PIK3R2 is a Target of miR-126-3p

In our previous study, we have demonstrated that SPRED-1and PIK3R2 are targets of miR-126-3p in HUVECs and HSVECs [9, 11]. To elucidate the underlying molecular mechanisms responsible for the anti-apoptotic effects of miR-126-3p in OGCs, we firstly measured the expression of the SPRED-1and PIK3R2 levels by RT-PCR and western blot. Luckily, we found that transfection of miR-126-3p mimic markedly suppressed the mRNA and protein expression of PIK3R2 (Fig. 3G–I). By contrast, the mRNA and protein levels of PIK3R2 increased after miR-126-3p inhibitor transfection. However, we did not observe significant correlations between miR-126-3p and SPRED-1 expression after transfected miR-126-3p mimics or inhibitors into OGCs (Fig. 3G–I). The results suggested miR-126-3p may target PIK3R2 gene in OGCs. Therefore, we selected PIK3R2 for further study.

To further confirm whether miR-126-3p was targeted at PIK3R2 in OGCs, we performed the dual-luciferase reporter assay. As shown in Fig. 3J, compared with mimic NC in OGCs, the luciferase activity level of PIK3R2-WT was significantly reduced when responded to miR-126-3p mimics. However, the luciferase activity was not changed in PIK3R2-MUT by the miR-126-3p mimics. The results showed that miR-126-3p repressed the relative luciferase activities of the reporter gene by binding to the sequence in the 3' untranslated region of PIK3R2. These results therefore suggested that PIK3R2 were direct target genes of miR-126-3p in OGCs.

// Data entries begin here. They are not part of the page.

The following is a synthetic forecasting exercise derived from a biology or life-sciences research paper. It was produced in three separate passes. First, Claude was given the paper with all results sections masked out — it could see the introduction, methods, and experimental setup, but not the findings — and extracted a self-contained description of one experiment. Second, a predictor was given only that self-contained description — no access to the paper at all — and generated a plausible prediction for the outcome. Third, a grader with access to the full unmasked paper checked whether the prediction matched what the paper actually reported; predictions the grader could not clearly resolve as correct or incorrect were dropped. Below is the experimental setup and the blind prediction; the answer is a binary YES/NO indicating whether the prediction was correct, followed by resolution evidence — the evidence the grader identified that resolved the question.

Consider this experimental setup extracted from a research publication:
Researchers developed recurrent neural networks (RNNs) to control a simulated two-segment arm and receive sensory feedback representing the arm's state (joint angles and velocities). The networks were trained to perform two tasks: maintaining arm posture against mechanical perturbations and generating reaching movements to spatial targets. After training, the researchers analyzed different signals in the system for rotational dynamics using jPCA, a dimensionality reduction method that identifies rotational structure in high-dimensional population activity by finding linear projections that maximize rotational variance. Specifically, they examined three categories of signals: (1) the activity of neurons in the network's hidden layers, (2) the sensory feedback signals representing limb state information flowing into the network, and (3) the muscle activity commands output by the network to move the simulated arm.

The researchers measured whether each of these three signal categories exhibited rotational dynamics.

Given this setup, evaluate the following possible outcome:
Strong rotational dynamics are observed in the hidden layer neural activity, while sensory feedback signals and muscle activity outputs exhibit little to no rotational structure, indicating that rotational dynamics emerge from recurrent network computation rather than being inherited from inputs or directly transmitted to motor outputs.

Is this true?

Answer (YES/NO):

Knockdown of PIK3R2 Promoted Proliferation and Inhibited Apoptosis of OGCs

To further confirm the functions of PIK3R2 expression for the cell proliferation and apoptosis of OGCs, OGCs were transfected with PIK3R2 siRNA and pcDNA3.1-PIK3R2. As shown in Fig. 5, the cell viability assay showed that knockdown of PIK3R2 promoted proliferation of OGCs (Fig. 4A), the flow cytometric apoptosis assay showed that knockdown of PIK3R2 inhibited apoptosis of OGCs (Fig. 4B). These results were consistent with the results of miR-126-3p mimic and miR-126-3p-hucMSCs-exosomes as afore mentioned. Moreover, when the PIK3R2 was over-expressed by pcDNA3.1- PIK3R2, the opposite experimental results on cell proliferation and cell apoptosis ability were identified (Fig. 4A and B). Thus, all these data strongly suggested down-regulation of PIK3R2 could promote proliferation and inhibit apoptosis of OGCs, and further demonstrated that PIK3R2 is a downstream target of miR-126-3p.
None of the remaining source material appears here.